▶ [TEXT]
--------
This study will undertake a comprehensive screen for antibiotic resistance genes (ARGs) carried by bacteriophages in waste water, using targeted genomics approaches where an antibiotic sensitive E. coli reference strain will be exposed to bacteriophages isolated from waste water, followed by screening of clones for antibiotic resistance and next generation sequencing.
Increasing prevalence of antibiotic resistance in bacteria is a global problem, raising the possibility that we are entering a post-antibiotic era where even the most ordinary infections are untreatable. According to the UK chief medical officer Dame Sally Davies “There are few public health issues of potentially greater importance for society than antibiotic resistance.”
A variety of genetic mechanisms are responsible for the rapid spread of selectively advantageous ARGs across different bacterial taxa. Recently, it has emerged that transduction, the occasional packaging and transfer of host DNA by bacteriophages, is a potentially very important mechanism of ARG spread.
Antibiotic resistance genes are ubiquitous in the natural environment, especially in human impacted environments, and contact between human and animal-associated bacteria and environmental bacteria is likely to speed up horizontal transfer of ARGs between both types. If one would want to design an environment conducive to widespread ARG transduction, it would be a well-mixed, large volume reactor with a high diversity and density of bacteria and phages and concentrations of biocides and antibiotics high enough to select for resistance: a waste water treatment plant.
By performing a comprehensive screen for ARGs carried by bacteriophages in waste water for the first time, this study will reveal fundamentally new insights into the molecular evolution of traits highly relevant to human health, and could also lay a foundation for research-led changes in waste management.
--------
▶ [SOURCE INFORMATION]

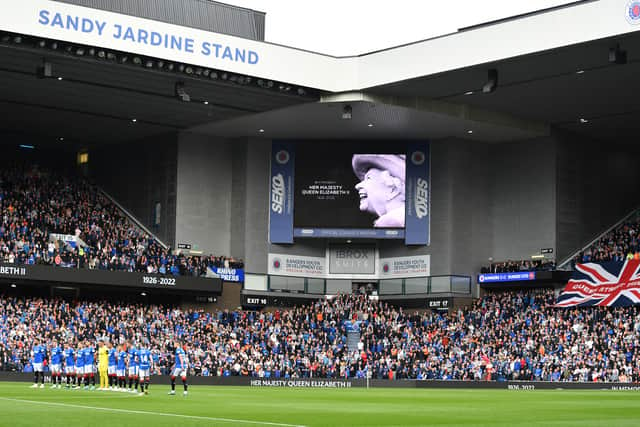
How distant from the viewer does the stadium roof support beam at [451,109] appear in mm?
55469

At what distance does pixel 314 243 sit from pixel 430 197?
813 cm

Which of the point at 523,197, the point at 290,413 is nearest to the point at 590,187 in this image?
the point at 523,197

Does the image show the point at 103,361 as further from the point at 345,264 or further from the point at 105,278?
the point at 345,264

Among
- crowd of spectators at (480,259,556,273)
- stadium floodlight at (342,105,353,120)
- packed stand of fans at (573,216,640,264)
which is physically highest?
stadium floodlight at (342,105,353,120)

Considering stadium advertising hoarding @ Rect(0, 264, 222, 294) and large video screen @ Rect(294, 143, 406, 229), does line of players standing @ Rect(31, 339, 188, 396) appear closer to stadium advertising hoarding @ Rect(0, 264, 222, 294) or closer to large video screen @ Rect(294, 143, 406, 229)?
stadium advertising hoarding @ Rect(0, 264, 222, 294)

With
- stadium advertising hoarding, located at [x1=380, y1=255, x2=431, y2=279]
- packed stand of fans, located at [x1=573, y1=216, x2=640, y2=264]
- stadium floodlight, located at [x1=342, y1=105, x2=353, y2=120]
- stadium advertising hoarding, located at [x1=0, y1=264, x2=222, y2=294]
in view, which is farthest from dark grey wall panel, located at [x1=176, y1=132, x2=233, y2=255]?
packed stand of fans, located at [x1=573, y1=216, x2=640, y2=264]

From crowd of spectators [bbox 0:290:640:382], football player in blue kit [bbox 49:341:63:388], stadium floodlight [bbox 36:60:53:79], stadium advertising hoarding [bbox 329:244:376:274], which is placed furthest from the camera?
stadium advertising hoarding [bbox 329:244:376:274]

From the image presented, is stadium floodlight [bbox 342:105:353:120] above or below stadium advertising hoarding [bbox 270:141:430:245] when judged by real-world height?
above

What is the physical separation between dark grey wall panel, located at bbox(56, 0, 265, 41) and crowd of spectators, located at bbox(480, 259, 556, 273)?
796 inches

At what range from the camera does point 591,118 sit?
59.9 metres

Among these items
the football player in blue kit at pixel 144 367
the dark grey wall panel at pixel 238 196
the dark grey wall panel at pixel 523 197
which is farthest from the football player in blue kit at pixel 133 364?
the dark grey wall panel at pixel 523 197

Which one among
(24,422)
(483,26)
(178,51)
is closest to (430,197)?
(483,26)

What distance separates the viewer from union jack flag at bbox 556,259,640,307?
188ft

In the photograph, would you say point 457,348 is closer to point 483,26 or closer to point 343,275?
point 343,275
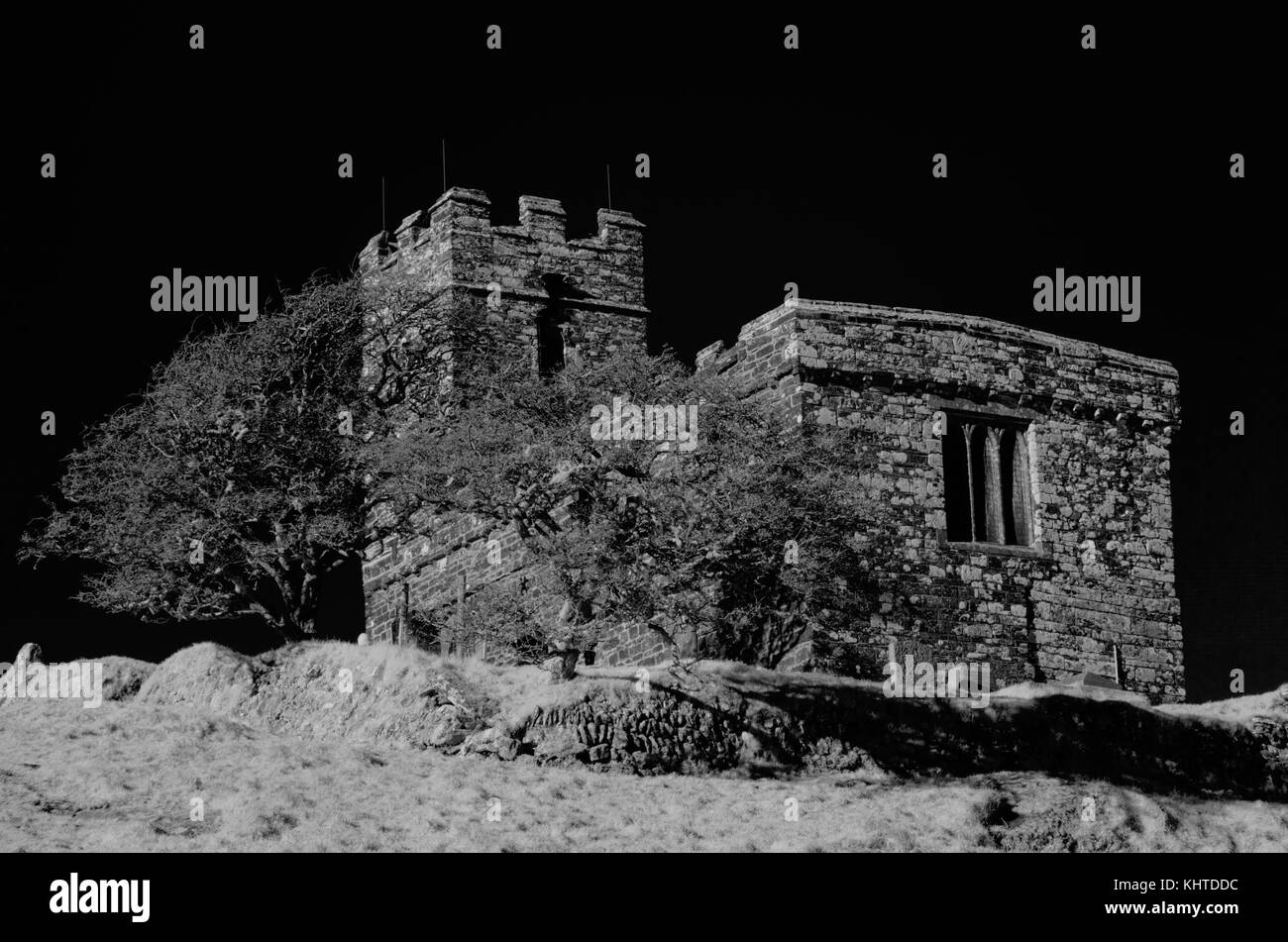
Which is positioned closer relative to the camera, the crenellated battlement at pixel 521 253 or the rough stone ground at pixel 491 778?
the rough stone ground at pixel 491 778

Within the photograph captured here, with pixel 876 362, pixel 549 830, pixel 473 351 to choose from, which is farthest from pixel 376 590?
pixel 549 830

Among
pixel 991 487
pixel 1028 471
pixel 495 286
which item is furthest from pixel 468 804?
pixel 495 286

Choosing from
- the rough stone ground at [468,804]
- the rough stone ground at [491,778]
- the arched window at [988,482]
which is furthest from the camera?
the arched window at [988,482]

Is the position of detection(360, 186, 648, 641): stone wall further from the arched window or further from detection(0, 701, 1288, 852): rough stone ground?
detection(0, 701, 1288, 852): rough stone ground

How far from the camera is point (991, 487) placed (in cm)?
3931

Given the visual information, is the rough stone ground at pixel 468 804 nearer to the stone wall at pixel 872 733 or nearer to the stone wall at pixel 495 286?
the stone wall at pixel 872 733

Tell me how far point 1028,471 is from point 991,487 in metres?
0.96

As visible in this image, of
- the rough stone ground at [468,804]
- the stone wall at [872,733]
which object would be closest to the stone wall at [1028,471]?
the stone wall at [872,733]

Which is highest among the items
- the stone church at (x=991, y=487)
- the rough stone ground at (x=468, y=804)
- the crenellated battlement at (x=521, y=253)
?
the crenellated battlement at (x=521, y=253)

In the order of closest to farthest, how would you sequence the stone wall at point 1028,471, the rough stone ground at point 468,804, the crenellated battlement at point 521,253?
the rough stone ground at point 468,804
the stone wall at point 1028,471
the crenellated battlement at point 521,253

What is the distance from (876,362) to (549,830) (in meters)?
13.3

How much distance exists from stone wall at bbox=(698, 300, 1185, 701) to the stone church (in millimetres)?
37

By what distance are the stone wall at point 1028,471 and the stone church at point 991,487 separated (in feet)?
0.12

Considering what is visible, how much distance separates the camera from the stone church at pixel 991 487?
123ft
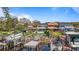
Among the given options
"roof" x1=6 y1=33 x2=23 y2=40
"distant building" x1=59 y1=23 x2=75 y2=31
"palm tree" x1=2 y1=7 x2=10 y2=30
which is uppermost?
"palm tree" x1=2 y1=7 x2=10 y2=30

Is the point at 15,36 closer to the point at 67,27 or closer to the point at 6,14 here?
the point at 6,14

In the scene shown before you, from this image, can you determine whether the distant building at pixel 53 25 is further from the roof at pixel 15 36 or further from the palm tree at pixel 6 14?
the palm tree at pixel 6 14

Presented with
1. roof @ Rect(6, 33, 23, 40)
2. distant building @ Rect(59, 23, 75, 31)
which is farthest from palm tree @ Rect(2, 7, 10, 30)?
distant building @ Rect(59, 23, 75, 31)

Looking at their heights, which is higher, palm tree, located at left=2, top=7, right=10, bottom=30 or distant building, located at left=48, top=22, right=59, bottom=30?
palm tree, located at left=2, top=7, right=10, bottom=30

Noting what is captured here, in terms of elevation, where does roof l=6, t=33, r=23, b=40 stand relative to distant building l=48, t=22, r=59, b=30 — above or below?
below

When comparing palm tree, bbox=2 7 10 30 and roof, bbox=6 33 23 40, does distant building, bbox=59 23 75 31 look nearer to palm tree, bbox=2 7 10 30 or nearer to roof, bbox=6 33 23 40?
roof, bbox=6 33 23 40

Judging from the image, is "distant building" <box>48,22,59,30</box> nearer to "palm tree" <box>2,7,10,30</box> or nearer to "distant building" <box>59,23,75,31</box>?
"distant building" <box>59,23,75,31</box>

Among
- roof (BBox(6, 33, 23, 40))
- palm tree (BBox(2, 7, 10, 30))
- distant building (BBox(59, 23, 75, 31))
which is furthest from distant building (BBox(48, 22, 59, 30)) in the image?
palm tree (BBox(2, 7, 10, 30))

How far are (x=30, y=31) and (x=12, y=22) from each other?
19 cm

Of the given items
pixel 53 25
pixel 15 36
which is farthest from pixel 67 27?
pixel 15 36

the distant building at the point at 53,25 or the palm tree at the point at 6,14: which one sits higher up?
the palm tree at the point at 6,14

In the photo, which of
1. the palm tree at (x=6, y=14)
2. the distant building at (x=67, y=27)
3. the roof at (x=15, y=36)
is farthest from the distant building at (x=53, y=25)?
the palm tree at (x=6, y=14)

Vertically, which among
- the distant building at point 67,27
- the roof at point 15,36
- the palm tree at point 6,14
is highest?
the palm tree at point 6,14
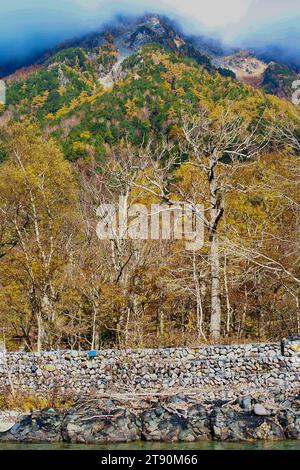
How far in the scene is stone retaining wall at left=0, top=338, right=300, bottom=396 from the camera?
16906 mm

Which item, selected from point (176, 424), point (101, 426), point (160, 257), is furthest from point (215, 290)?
point (101, 426)

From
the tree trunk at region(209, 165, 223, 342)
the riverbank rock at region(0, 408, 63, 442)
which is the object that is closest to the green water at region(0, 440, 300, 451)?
the riverbank rock at region(0, 408, 63, 442)

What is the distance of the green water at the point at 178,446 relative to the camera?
1251 cm

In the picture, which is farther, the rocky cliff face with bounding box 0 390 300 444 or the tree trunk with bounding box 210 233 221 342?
the tree trunk with bounding box 210 233 221 342

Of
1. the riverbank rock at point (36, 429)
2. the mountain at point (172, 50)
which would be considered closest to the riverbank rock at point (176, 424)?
the riverbank rock at point (36, 429)

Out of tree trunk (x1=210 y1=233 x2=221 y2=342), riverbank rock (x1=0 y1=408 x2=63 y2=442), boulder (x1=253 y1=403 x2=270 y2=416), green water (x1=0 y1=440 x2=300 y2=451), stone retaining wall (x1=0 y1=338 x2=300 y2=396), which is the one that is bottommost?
green water (x1=0 y1=440 x2=300 y2=451)

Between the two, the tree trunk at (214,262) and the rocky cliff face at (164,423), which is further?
the tree trunk at (214,262)

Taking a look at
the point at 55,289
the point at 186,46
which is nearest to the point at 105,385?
the point at 55,289

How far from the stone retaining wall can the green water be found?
3.86 m

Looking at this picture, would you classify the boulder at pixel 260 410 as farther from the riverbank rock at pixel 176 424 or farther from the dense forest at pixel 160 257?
the dense forest at pixel 160 257

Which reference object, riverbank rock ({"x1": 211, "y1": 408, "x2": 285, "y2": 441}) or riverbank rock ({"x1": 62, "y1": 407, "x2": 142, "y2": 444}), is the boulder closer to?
riverbank rock ({"x1": 211, "y1": 408, "x2": 285, "y2": 441})

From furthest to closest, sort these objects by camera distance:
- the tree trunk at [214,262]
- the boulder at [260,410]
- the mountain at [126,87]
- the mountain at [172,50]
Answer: the mountain at [172,50], the mountain at [126,87], the tree trunk at [214,262], the boulder at [260,410]

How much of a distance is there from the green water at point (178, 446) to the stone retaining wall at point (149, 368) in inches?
152

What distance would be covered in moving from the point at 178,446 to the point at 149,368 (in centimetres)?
489
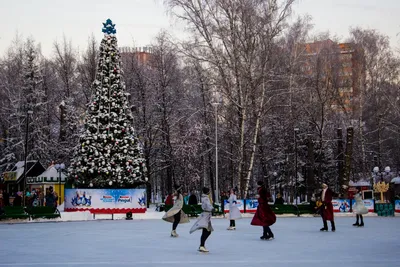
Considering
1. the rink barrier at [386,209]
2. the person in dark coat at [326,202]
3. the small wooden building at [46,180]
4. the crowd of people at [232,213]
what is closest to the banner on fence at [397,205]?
the rink barrier at [386,209]

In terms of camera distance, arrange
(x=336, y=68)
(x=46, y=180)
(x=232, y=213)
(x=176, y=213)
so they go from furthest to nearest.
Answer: (x=336, y=68) → (x=46, y=180) → (x=232, y=213) → (x=176, y=213)

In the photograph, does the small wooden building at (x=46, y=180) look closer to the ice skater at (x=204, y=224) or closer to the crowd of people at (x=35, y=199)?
the crowd of people at (x=35, y=199)

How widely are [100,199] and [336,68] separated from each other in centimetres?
2549

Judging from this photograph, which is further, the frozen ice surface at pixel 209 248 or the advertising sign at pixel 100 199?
the advertising sign at pixel 100 199

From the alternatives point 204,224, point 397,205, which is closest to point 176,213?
point 204,224

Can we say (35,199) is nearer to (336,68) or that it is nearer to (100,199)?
(100,199)

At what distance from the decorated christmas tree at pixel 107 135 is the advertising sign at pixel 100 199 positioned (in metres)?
2.68

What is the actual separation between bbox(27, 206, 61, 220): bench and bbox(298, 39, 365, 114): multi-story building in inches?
1017

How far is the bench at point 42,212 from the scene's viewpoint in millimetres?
31969

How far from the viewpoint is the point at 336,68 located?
52.5 m

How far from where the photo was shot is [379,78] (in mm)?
55375

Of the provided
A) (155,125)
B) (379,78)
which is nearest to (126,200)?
(155,125)

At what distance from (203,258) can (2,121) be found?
2099 inches

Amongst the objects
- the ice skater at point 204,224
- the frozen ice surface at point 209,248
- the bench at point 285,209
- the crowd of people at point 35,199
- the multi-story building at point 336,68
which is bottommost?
the frozen ice surface at point 209,248
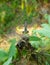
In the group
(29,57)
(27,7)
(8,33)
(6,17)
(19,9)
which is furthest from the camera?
(19,9)

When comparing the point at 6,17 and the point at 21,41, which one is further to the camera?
the point at 6,17

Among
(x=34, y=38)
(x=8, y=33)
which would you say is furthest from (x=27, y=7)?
(x=34, y=38)

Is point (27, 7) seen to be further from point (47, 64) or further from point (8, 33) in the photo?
point (47, 64)

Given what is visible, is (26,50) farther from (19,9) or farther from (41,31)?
(19,9)

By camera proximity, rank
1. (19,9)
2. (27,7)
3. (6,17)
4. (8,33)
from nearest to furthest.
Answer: (27,7) < (8,33) < (6,17) < (19,9)

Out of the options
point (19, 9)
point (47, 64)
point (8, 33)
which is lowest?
point (47, 64)

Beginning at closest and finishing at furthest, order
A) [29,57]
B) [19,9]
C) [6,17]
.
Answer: [29,57], [6,17], [19,9]

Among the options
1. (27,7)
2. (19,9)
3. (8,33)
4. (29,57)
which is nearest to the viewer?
(29,57)

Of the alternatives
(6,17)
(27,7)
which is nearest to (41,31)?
(27,7)

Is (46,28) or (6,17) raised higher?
(6,17)
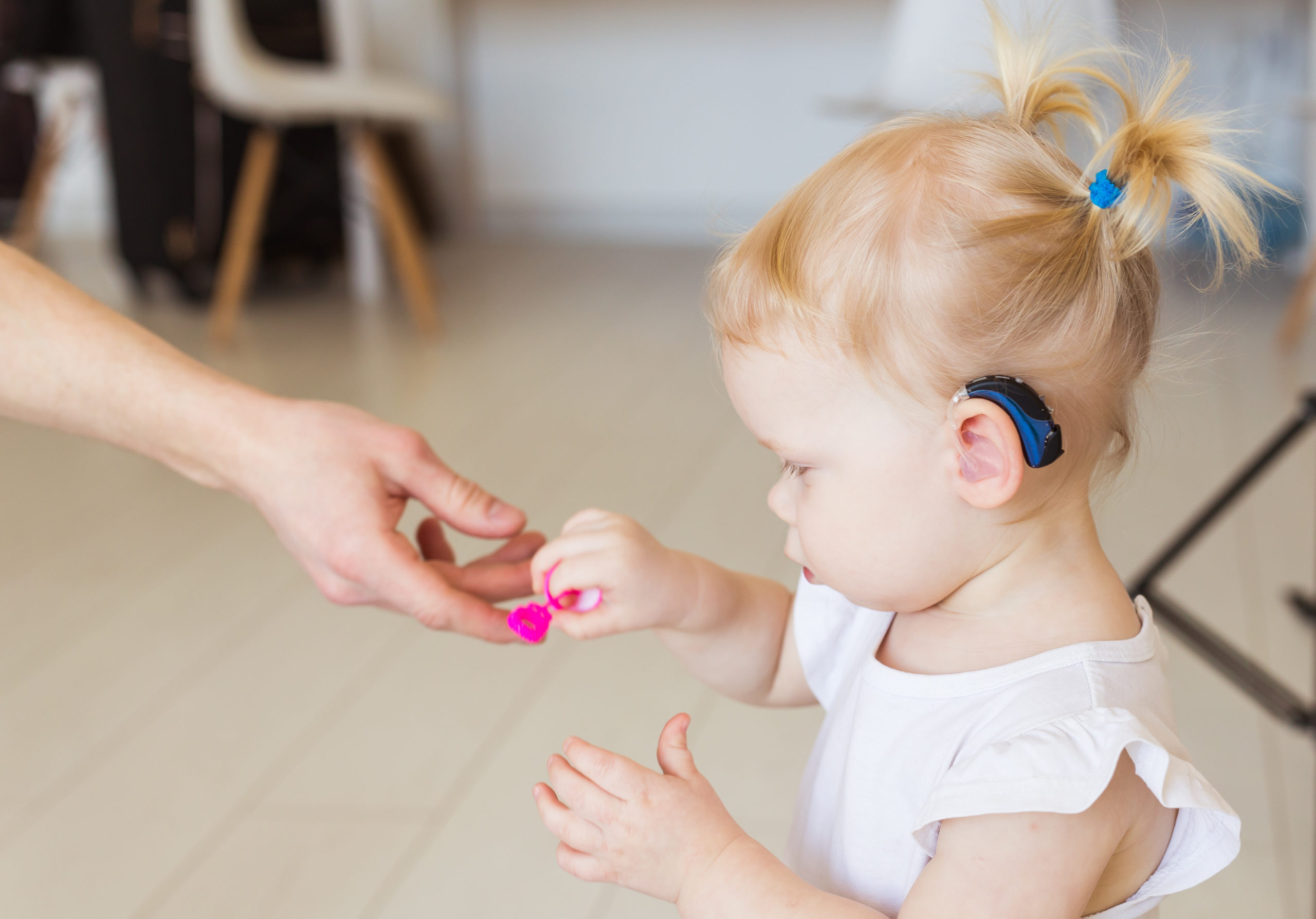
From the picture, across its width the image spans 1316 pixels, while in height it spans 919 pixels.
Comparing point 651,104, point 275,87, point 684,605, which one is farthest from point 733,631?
point 651,104

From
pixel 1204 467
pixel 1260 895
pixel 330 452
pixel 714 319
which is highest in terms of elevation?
pixel 714 319

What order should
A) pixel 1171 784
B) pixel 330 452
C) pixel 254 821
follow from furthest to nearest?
1. pixel 254 821
2. pixel 330 452
3. pixel 1171 784

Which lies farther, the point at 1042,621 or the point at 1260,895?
the point at 1260,895

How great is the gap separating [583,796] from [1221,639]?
0.87 meters

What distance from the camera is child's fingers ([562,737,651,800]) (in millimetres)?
→ 547

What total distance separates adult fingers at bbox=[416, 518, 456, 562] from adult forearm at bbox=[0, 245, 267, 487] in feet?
0.42

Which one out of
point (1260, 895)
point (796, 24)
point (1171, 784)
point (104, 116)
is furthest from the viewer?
point (796, 24)

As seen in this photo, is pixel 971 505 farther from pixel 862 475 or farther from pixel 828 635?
pixel 828 635

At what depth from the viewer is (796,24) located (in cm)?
367

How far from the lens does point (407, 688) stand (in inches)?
52.5

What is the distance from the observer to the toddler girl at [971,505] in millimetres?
499

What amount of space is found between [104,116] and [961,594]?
2.75 metres

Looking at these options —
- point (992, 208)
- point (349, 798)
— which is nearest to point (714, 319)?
point (992, 208)

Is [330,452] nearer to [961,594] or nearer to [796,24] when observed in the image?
[961,594]
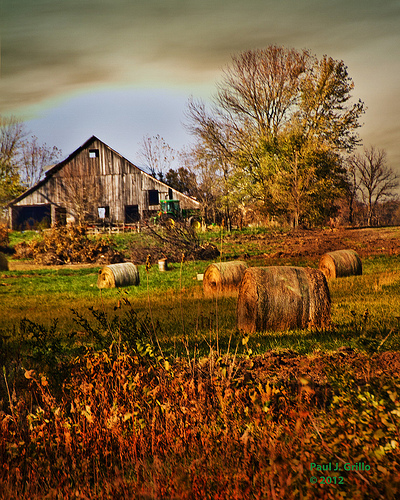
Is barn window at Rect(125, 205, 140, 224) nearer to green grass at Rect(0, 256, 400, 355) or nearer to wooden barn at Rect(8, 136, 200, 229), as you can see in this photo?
wooden barn at Rect(8, 136, 200, 229)

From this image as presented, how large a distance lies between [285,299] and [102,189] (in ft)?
110

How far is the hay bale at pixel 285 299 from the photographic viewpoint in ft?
26.6

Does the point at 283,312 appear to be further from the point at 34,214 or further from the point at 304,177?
the point at 34,214

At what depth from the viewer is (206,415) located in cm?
432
--------
▶ [BRIEF 1]
Using the study summary, decide whether each statement agrees with it. Answer yes or no for each, quoting the exact words that decide it.
(a) The study will expose an antibiotic resistant E. coli reference strain to bacteriophages from waste water.
(b) Transduction is the occasional packaging and transfer of host DNA by bacteriophages.
(c) Antibiotic resistance genes are rare in the natural environment.
▶ [BRIEF 2] Return everything in the study summary from "A variety of" down to "of ARG spread.".
Draw only on the study summary, not on the listing.

▶ [WRITTEN SOLUTION 1]
(a) No: "an antibiotic sensitive E. coli reference strain will be exposed to bacteriophages isolated from waste water"
(b) Yes: "transduction, the occasional packaging and transfer of host DNA by bacteriophages"
(c) No: "Antibiotic resistance genes are ubiquitous in the natural environment"

▶ [WRITTEN SOLUTION 2]
A variety of genetic mechanisms are responsible for the rapid spread of selectively advantageous ARGs across different bacterial taxa. Recently, it has emerged that transduction, the occasional packaging and transfer of host DNA by bacteriophages, is a potentially very important mechanism of ARG spread.